The authors from Hong Kong, China, studied the outcome of COVID-19 vaccine–associated myocarditis in adolescents up to one 1 after diagnosis. The global systolic ventricular function appeared to be preserved. However, impaired left ventricular and right ventricular myocardial deformation and the persistent late gadolinium enhancement were found in a significant subset of patients.
Myocarditis has been identified as a side effect of COVID-19 mRNA vaccinations, especially in adolescent and young adult male patients. In the majority of the young patients, the short-term clinical trajectory shows a resolution of cardiac symptoms and normalization of left ventricular ejection fraction. Some previous data showed myocardial tissue sequlae (myocardial inflammation and edema) in a small proportion of symptomatic adolescents with COVID-19 vaccine–associated myocarditis at approximately 2 months after vaccination. https://discovermednews.com/pet-and-mri-visualization-of-myocardial-tissue-sequlae-in-17-patients-with-myocarditis-after-covid-19-vaccination/
However, the long-term cardiovascular outcomes following COVID-19 vaccine–associated myocarditis remain unclear.
About the study
The researchers assessed the cardiac outcome of COVID-19 vaccine–associated myocarditis in adolescents up to one 1 after diagnosis. The findings of the electrocardiogram, echocardiogram, and cardiac magnetic resonance imaging at diagnosis were thoroughly examined. The clinical assessment, electrocardiogram, echocardiogram, and cardiac magnetic resonance imaging were performed at latest follow-up too.

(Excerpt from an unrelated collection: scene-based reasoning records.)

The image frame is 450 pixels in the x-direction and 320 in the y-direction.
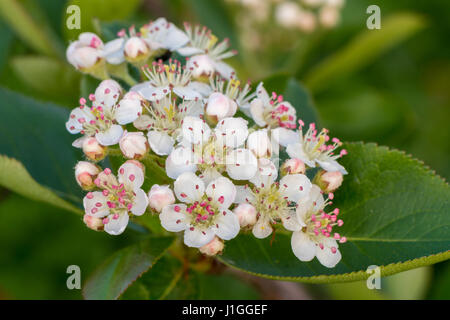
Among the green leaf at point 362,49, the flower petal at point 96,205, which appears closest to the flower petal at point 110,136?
the flower petal at point 96,205

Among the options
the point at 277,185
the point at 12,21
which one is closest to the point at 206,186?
the point at 277,185

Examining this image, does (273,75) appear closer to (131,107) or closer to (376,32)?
(131,107)

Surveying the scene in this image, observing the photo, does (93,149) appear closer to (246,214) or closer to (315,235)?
(246,214)

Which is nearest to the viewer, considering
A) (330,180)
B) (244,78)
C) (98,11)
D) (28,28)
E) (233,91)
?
(330,180)

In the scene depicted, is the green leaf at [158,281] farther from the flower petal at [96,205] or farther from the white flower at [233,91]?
the white flower at [233,91]

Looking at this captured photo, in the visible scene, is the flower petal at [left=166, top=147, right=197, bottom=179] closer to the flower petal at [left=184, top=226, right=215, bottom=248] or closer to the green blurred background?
the flower petal at [left=184, top=226, right=215, bottom=248]

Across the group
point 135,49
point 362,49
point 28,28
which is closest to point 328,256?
point 135,49
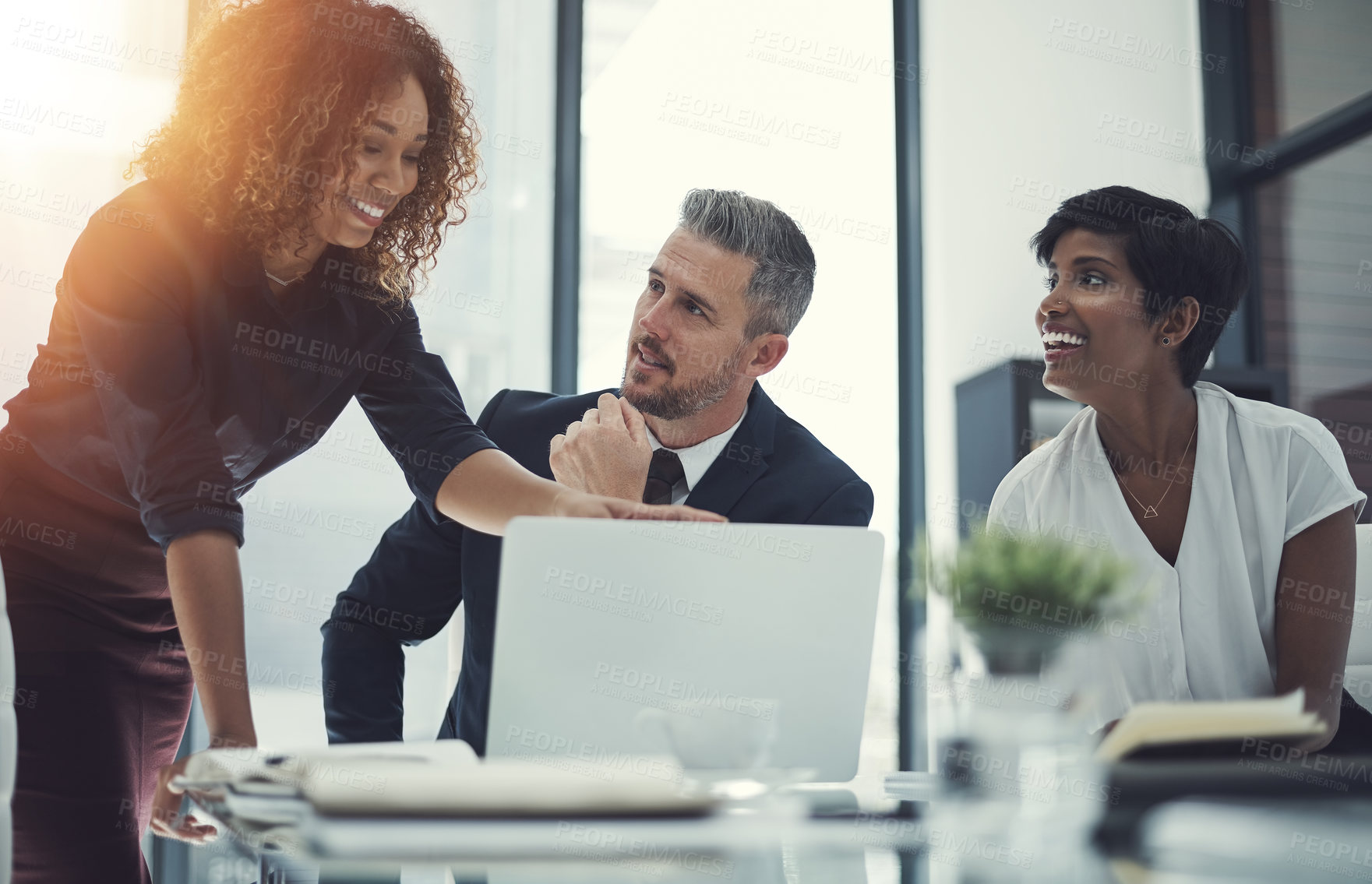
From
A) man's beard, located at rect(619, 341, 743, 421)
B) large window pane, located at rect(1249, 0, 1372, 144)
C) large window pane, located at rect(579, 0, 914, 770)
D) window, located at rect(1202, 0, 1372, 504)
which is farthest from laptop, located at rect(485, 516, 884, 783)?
large window pane, located at rect(1249, 0, 1372, 144)

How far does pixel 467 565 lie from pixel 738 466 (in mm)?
496

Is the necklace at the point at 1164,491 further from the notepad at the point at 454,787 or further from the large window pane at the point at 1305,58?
the large window pane at the point at 1305,58

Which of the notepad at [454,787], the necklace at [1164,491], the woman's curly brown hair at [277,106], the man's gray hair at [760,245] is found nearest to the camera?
the notepad at [454,787]

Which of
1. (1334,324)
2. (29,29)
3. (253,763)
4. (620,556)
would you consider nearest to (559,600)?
(620,556)

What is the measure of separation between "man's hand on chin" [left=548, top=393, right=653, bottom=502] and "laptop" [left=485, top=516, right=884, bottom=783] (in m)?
0.84

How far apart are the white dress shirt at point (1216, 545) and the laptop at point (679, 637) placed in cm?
91

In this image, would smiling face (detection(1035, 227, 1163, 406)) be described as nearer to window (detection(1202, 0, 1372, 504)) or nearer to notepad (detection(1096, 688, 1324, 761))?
notepad (detection(1096, 688, 1324, 761))

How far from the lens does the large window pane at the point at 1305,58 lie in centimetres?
371

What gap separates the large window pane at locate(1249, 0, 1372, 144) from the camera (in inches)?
146

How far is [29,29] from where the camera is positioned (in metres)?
2.92

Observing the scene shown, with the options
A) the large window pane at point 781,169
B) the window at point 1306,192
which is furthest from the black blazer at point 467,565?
the window at point 1306,192

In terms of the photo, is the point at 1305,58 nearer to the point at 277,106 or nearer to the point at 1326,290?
the point at 1326,290

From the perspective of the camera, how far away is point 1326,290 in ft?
12.3

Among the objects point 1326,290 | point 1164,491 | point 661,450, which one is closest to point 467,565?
point 661,450
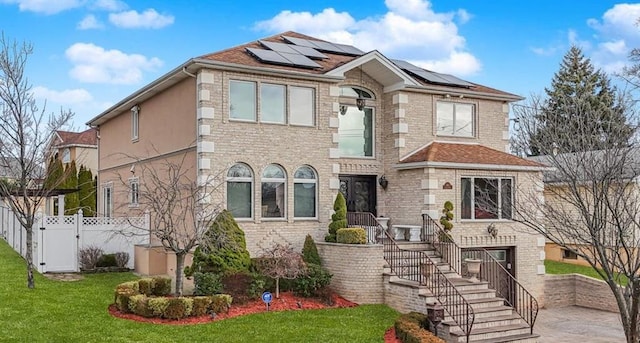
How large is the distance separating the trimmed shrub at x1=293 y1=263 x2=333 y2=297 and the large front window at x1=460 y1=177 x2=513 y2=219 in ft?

The study included forty patients (33 male), 15.1±1.6 years of age (range 12.7–17.9). They were followed for a period of 10.0±1.3 months (range, 5.6–12.3), representing all cases identified in Hong Kong during the period of study. Twenty-nine patients (73%) were asymptomatic, 7 patients (18%) reported noncardiac chest pain, 3 patients (8%) reported palpitations, and 1 patient (3%) reported fatigue during follow-up. There were no patients diagnosed with cardiac arrhythmias, angina pectoris, or heart failure.
The electrocardiogram revealed abnormal results, with ST-segment or T-wave abnormalities in 31 patients (78%) at presentation. However, all patients had normalized electrocardiogram at the latest follow-up.
At presentation, the echocardiogram showed that the left ventricular ejection fraction was normal in all patients. However, mild increased echogenicity of the pericardium or left ventricular lateral wall in 6 patients (15%), and minimal (<2 mm) pericardial effusion in 2 patients (5%) were found.
At the latest follow-up, the echocardiogram showed normal left ventricular ejection fraction in 38 patients (95%), while 2 patients (5%) had borderline left ventricular ejection fraction of 51.1% and 53.6%. All patients had normal right ventricular fractional area change.
The LV 4-chamber longitudinal, global longitudinal, and circumferential systolic strain was impaired (Z score <–2) in 8 (22%), 7 (20%), and 4 (11%) patients, respectively. The right ventricular longitudinal systolic strain and early- and late-diastolic strain rates were impaired in 2 (6%), 3 (8%), and 10 (28%) patients, respectively. The mean Z scores of the diastolic functional indices of both ventricles were significantly lower than zero. There were no patients with coronary abnormalities.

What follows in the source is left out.